DENVER – Giants ace left-hander Madison Bumgarner was placed on the disabled list for the first time in his big league career Friday after a dirt bike accident that sent him to a hospital with bruised ribs and a sprained joint in his pitching shoulder.
San Francisco announced Bumgarner’s injury Friday afternoon, a day after the accident occurred during an off day in Colorado. Manager Bruce Bochy said Bumgarner hit a slippery spot and went down.
Bumgarner drove himself to the hotel, called team head athletic trainer Dave Groeschner and went to the hospital, where doctors ran tests that included X-rays, an MRI and a CT scan.
The plan is for him to remain with the team in Denver, Bochy said. Bumgarner is scheduled to be re-evaluated next week, and the Giants will then have a better idea of a timetable for his return.
“Here’s a young guy, like a lot of us, you think you’re invincible,” Bochy said before the Giants opened a three-game series with the Rockies. “Our focus, it’s on, ‘Let’s get him healthy.’ It’s happened. Let’s get him well and get him back on the mound. Hopefully, it’s a lesson learned … You’ve got to be careful in some of these activities we do.”
This was Bochy’s first day back, too. He missed a two-game series at Kansas City following a heart procedure.
“I feel great. I’m ready to roll. It’s good to be back,” said Bochy, who went in after dealing with an occasional atrial flutter following his workouts. “Good to be with the club and get back into rhythm, I guess you could say. Glad to be back here.”

* [EXTRACTED RECORDS]
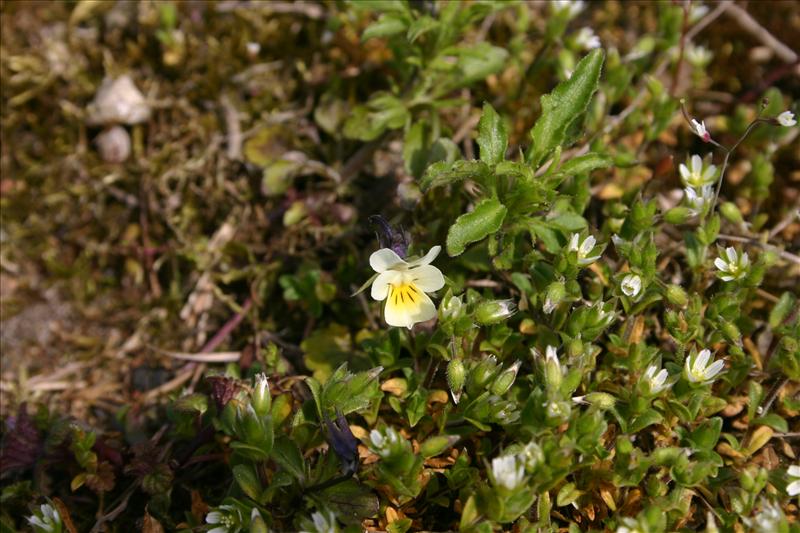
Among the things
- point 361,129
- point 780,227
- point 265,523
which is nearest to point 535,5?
point 361,129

* [WORK ITEM] Copy out the full news article about Madison Bumgarner's dirt bike injury word for word.

* [SOLUTION FOR THIS EXERCISE]
DENVER – Giants ace left-hander Madison Bumgarner was placed on the disabled list for the first time in his big league career Friday after a dirt bike accident that sent him to a hospital with bruised ribs and a sprained joint in his pitching shoulder.
San Francisco announced Bumgarner’s injury Friday afternoon, a day after the accident occurred during an off day in Colorado. Manager Bruce Bochy said Bumgarner hit a slippery spot and went down.
Bumgarner drove himself to the hotel, called team head athletic trainer Dave Groeschner and went to the hospital, where doctors ran tests that included X-rays, an MRI and a CT scan.
The plan is for him to remain with the team in Denver, Bochy said. Bumgarner is scheduled to be re-evaluated next week, and the Giants will then have a better idea of a timetable for his return.
“Here’s a young guy, like a lot of us, you think you’re invincible,” Bochy said before the Giants opened a three-game series with the Rockies. “Our focus, it’s on, ‘Let’s get him healthy.’ It’s happened. Let’s get him well and get him back on the mound. Hopefully, it’s a lesson learned … You’ve got to be careful in some of these activities we do.”
This was Bochy’s first day back, too. He missed a two-game series at Kansas City following a heart procedure.
“I feel great. I’m ready to roll. It’s good to be back,” said Bochy, who went in after dealing with an occasional atrial flutter following his workouts. “Good to be with the club and get back into rhythm, I guess you could say. Glad to be back here.”